J Biomed Inform - Data mining methods for classification of Medium-Chain Acyl-CoA dehydrogenase deficiency (MCADD) using non-derivatized tandem MS neonatal screening data.


Newborn screening programs for severe metabolic disorders using tandem mass spectrometry are widely used. Medium-Chain Acyl-CoA dehydrogenase deficiency (MCADD) is the most prevalent mitochondrial fatty acid oxidation defect (1:15,000 newborns) and it has been proven that early detection of this metabolic disease decreases mortality and improves the outcome. In previous studies, data mining methods on derivatized tandem MS datasets have shown high classification accuracies. However, no machine learning methods currently have been applied to datasets based on non-derivatized screening methods. A dataset with 44,159 blood samples was collected using a non-derivatized screening method as part of a systematic newborn screening by the PCMA screening center (Belgium). Twelve MCADD cases were present in this partially MCADD-enriched dataset. We extended three data mining methods, namely C4.5 decision trees, logistic regression and ridge logistic regression, with a parameter and threshold optimization method and evaluated their applicability as a diagnostic support tool.

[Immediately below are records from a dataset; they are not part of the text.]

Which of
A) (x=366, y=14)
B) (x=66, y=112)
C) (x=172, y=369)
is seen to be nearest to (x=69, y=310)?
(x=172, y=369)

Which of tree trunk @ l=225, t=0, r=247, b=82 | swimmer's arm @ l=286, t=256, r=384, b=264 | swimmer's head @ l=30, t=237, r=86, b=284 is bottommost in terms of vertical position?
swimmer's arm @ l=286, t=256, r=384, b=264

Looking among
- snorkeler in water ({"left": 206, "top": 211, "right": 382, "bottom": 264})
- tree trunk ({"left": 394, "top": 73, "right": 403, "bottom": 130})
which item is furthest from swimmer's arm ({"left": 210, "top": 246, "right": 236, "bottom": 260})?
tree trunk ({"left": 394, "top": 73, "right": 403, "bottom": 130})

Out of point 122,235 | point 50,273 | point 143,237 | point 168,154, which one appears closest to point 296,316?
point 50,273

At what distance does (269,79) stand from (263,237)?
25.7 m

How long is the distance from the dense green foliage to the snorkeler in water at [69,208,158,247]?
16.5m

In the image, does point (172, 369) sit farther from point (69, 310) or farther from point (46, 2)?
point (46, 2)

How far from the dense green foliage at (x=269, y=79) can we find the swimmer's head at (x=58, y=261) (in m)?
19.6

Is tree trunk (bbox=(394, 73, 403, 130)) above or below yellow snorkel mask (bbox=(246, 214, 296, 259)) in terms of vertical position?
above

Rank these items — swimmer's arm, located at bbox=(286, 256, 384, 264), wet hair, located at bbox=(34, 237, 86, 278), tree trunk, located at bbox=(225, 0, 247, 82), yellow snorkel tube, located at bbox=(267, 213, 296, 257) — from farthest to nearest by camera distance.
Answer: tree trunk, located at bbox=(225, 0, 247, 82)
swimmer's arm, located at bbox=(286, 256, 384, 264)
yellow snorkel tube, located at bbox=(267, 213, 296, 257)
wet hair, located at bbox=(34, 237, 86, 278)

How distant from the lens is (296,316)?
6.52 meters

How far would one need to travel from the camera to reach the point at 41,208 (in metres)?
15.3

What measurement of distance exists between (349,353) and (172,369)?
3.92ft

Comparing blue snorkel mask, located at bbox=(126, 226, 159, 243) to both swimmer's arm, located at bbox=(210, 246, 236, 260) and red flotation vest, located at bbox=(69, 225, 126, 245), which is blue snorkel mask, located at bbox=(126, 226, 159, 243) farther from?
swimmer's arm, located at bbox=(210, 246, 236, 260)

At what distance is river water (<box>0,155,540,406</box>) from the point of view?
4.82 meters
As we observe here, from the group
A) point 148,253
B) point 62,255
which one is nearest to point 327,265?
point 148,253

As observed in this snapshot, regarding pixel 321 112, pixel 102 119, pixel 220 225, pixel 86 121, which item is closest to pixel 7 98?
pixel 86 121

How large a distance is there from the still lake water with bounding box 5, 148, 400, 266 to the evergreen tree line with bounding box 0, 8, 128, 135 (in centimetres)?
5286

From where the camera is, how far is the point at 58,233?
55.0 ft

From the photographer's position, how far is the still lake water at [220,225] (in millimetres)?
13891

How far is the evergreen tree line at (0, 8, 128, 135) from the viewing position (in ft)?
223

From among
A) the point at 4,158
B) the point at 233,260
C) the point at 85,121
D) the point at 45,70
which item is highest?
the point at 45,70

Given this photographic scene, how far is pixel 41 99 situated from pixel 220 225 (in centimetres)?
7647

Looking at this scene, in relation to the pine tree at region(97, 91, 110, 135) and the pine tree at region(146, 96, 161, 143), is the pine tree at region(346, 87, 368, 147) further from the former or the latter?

Within a stratified cross-validation setting, a grid search was performed for each model for a wide range of model parameters, included variables and classification thresholds. The best performing model used ridge logistic regression and achieved a sensitivity of 100%, a specificity of 99.987% and a positive predictive value of 32% (recalibrated for a real population), obtained in a stratified cross-validation setting. These results were further validated on an independent test set. Using a method that combines ridge logistic regression with variable selection and threshold optimization, a significantly improved performance was achieved compared to the current state-of-the-art for derivatized data, while retaining more interpretability and requiring less variables. The results indicate the potential value of data mining methods as a diagnostic support tool.